Short Takes for Aug. 22

Leave high schools out of logo/nickname issue

THUMBS UP:

While we understand why the majority of people who make up the American Indian community in this country have taken issue with some sports logos – most common among them because of its national reach, the Washington Redskins – we’re glad to see The National Coalition against Racism in Sports and Media has dropped its opposition to Warroad Public School’s use of an American Indian logo. It’s one thing to protest a professional sports team, which is nothing more than a huge multi-billion-dollar conglomerate thats sells its product under the entertainment guise, but targeting high schools is a different beast. We wouldn’t mind seeing Redskins owner Daniel Snyder’s hand forced to change the team’s logo and nickname – why wouldn’t he, the franchise can just develop a new brand that Snyder could reap the monetary benefits from – but leave high schools out of this issue.

Tops in ACT scores

THUMBS UP:

Minnesota has long stuck out its chest for its education system and got another reason to do so this week when the Minnesota Department of Education announced that for the ninth straight year, Minnesota students have topped the nation in ACT scores.

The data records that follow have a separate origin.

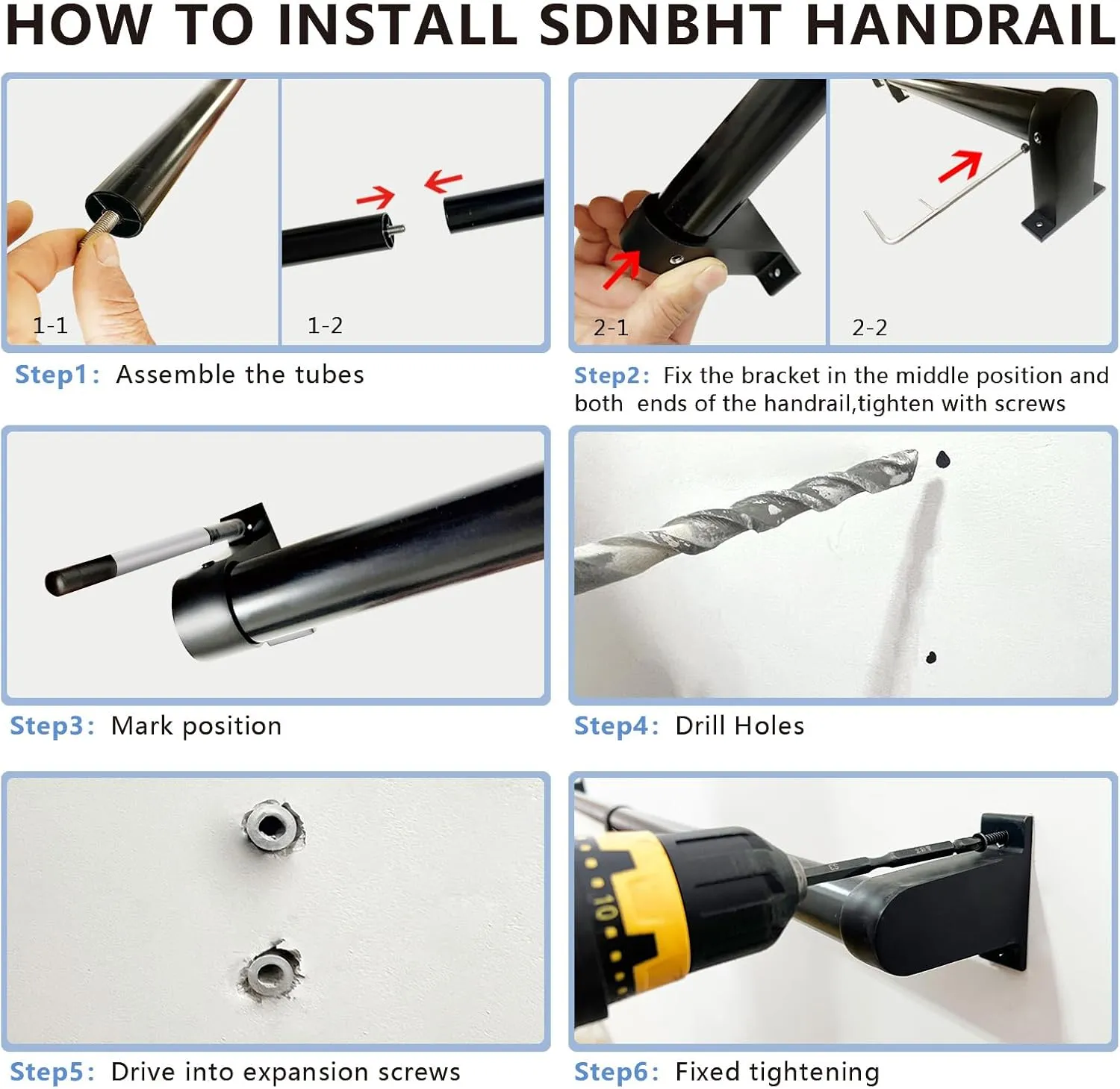 HOW TO INSTALL SDNBHT HANDRAIL

1-1

1-2

Step1: Assemble the tubes

2-1

2-2

Step2: Fix the bracket in the middle position and both ends of the handrail,tighten with screws

Step3: Mark position

Step4: Drill Holes

Step5: Drive into expansion screws

10

Step6: Fixed tightening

Seniors posted an average score of 22.9 – the national average is 21 – and more Minnesota students, 39 percent, met each of the four benchmarks (English, reading, math and science) than any other state (26 percent nationally). Also, 76 percent of high school seniors in Minnesota took the ACT test – a 2 percent increase over last year.

Good for the girls

THUMBS UP:

It’s nice to see Sports Illustrated put a female on its cover who doesn’t have a skimpy bathing suit on. Kudos to the magazine for choosing to put its first Little Leaguer, Mo’ne Davis, on the cover. The swimsuit beauties and their perfect features make for some nice eye candy and likely sell a lot of magazines, but it’s gotten to the point where the publication, website included, more resembles a poor man’s Playboy than a sports magazine. Davis, a 13-year-old girl who has made national headlines for her mound prowess, is just what the youth of this nation needs – a good role model, a kid who has proven you can do anything you want if you believe in yourself and work hard – on the field, in the classroom, or anywhere in life. The boys from Las Vegas got the best of Davis on Wednesday night in an 8-1 victory over her Philadelphia team, but in no way does that diminish what this young girl has accomplished. We don’t know her, but we’re proud of her.